### Supplied entries:
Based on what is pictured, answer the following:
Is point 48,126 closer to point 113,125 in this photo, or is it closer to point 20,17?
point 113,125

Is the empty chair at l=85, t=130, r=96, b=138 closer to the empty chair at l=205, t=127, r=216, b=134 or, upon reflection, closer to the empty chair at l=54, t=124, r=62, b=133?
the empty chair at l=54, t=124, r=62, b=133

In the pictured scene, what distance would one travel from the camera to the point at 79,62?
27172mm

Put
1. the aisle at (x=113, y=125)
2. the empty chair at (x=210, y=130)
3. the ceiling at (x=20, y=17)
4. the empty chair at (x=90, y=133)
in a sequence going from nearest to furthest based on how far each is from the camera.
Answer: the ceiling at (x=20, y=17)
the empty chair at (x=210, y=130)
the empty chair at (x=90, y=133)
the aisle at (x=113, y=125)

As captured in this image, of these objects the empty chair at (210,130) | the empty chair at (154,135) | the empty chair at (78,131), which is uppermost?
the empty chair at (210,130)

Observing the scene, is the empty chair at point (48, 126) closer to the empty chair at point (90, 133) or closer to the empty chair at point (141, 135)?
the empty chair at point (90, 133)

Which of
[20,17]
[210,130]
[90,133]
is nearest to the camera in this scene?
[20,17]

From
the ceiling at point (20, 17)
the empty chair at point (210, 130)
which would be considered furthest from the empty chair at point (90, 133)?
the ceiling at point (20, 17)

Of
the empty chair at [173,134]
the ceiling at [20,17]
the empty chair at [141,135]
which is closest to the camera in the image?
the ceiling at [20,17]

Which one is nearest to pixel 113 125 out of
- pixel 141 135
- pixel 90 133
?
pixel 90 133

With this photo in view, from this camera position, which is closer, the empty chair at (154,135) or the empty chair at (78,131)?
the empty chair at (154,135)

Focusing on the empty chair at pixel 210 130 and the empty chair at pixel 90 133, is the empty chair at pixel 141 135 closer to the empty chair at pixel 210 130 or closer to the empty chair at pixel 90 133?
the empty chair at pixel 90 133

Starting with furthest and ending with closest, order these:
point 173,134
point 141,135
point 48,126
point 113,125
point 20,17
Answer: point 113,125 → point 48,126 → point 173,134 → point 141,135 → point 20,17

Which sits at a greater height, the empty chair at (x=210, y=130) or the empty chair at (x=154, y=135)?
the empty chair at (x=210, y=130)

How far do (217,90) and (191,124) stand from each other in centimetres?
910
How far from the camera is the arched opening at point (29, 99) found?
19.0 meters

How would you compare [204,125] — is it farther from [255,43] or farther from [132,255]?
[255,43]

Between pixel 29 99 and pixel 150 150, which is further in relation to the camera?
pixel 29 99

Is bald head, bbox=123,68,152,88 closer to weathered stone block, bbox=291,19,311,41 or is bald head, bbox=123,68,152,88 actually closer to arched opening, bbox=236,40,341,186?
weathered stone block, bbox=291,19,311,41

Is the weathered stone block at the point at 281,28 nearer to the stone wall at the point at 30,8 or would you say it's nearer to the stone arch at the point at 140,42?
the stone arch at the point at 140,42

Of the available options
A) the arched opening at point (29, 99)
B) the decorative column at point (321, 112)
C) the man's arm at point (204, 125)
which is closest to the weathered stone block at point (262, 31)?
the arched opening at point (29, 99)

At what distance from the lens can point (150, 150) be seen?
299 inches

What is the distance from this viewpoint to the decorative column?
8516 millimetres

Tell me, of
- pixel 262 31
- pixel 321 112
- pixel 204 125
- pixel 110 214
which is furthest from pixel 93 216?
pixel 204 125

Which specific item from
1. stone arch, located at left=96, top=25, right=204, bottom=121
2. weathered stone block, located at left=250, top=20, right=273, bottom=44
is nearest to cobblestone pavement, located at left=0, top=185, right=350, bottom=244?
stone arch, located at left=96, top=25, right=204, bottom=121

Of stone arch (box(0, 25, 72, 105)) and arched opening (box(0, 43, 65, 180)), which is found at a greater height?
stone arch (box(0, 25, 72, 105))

### Requirement:
From the listing above, extract all records word for word.

### Task solution:
Based on what is pictured, answer the following:
Is point 48,126 closer to point 113,125 in this photo, or is it closer to point 20,17?
point 113,125

Is the empty chair at l=85, t=130, r=96, b=138 closer to the empty chair at l=205, t=127, r=216, b=134 or, upon reflection, closer to the empty chair at l=54, t=124, r=62, b=133?
the empty chair at l=54, t=124, r=62, b=133

In the pictured scene, what distance would one travel from the camera to the point at 79,62?
27172mm

Put
1. the aisle at (x=113, y=125)
2. the empty chair at (x=210, y=130)
3. the ceiling at (x=20, y=17)
4. the empty chair at (x=90, y=133)
in a sequence going from nearest to furthest based on how far each is from the camera.
Answer: the ceiling at (x=20, y=17)
the empty chair at (x=210, y=130)
the empty chair at (x=90, y=133)
the aisle at (x=113, y=125)

As captured in this image, of these objects the empty chair at (210,130) | the empty chair at (154,135) | the empty chair at (78,131), which is uppermost?
the empty chair at (210,130)

Observing the scene, is the empty chair at point (48, 126) closer to the empty chair at point (90, 133) or closer to the empty chair at point (141, 135)?
the empty chair at point (90, 133)

Which of
[20,17]
[210,130]
[90,133]
is nearest to the camera in this scene?
[20,17]

From
the ceiling at point (20, 17)
the empty chair at point (210, 130)
which would be considered furthest from the empty chair at point (90, 133)?
the ceiling at point (20, 17)

Of
the empty chair at [173,134]
the ceiling at [20,17]
the empty chair at [141,135]
which is closest to the camera in the image?
the ceiling at [20,17]

Which one is nearest to pixel 113 125 out of
- pixel 141 135
- pixel 90 133
?
pixel 90 133

With this photo in view, from this camera position, which is closer, the empty chair at (154,135) or the empty chair at (78,131)?
the empty chair at (154,135)

Focusing on the empty chair at pixel 210 130 and the empty chair at pixel 90 133, is the empty chair at pixel 141 135 closer to the empty chair at pixel 210 130 or closer to the empty chair at pixel 90 133?
the empty chair at pixel 90 133

Starting with furthest and ending with closest, order these:
point 173,134
point 141,135
point 48,126
point 113,125
point 20,17
Answer: point 113,125 → point 48,126 → point 173,134 → point 141,135 → point 20,17

Which sits at a greater height, the empty chair at (x=210, y=130) or the empty chair at (x=154, y=135)?
the empty chair at (x=210, y=130)

How far do (217,90) and (191,124) stand from each other in centimetres?
910
How far from the camera is the arched opening at point (29, 99) found?
19.0 meters

How would you compare [204,125] — is it farther from [255,43] or farther from [132,255]?
[255,43]

Between pixel 29 99 and pixel 150 150, which is further in relation to the camera?
pixel 29 99

Is bald head, bbox=123,68,152,88 closer to weathered stone block, bbox=291,19,311,41 or is bald head, bbox=123,68,152,88 actually closer to arched opening, bbox=236,40,341,186?
weathered stone block, bbox=291,19,311,41

Is the weathered stone block at the point at 281,28 nearer to the stone wall at the point at 30,8 or would you say it's nearer to the stone arch at the point at 140,42?
the stone arch at the point at 140,42

Of the available options
A) the arched opening at point (29, 99)
B) the decorative column at point (321, 112)
C) the man's arm at point (204, 125)
which is closest to the weathered stone block at point (262, 31)?
the arched opening at point (29, 99)

At what distance from the lens can point (150, 150) be seen?
299 inches

What is the distance from this viewpoint to the decorative column?
8516 millimetres

Tell me, of
- pixel 262 31
- pixel 321 112
- pixel 204 125
- pixel 110 214
which is furthest from pixel 93 216?
pixel 204 125

Which specific item from
1. stone arch, located at left=96, top=25, right=204, bottom=121
2. weathered stone block, located at left=250, top=20, right=273, bottom=44
is nearest to cobblestone pavement, located at left=0, top=185, right=350, bottom=244?
stone arch, located at left=96, top=25, right=204, bottom=121

Of stone arch (box(0, 25, 72, 105)) and arched opening (box(0, 43, 65, 180)), which is found at a greater height?
stone arch (box(0, 25, 72, 105))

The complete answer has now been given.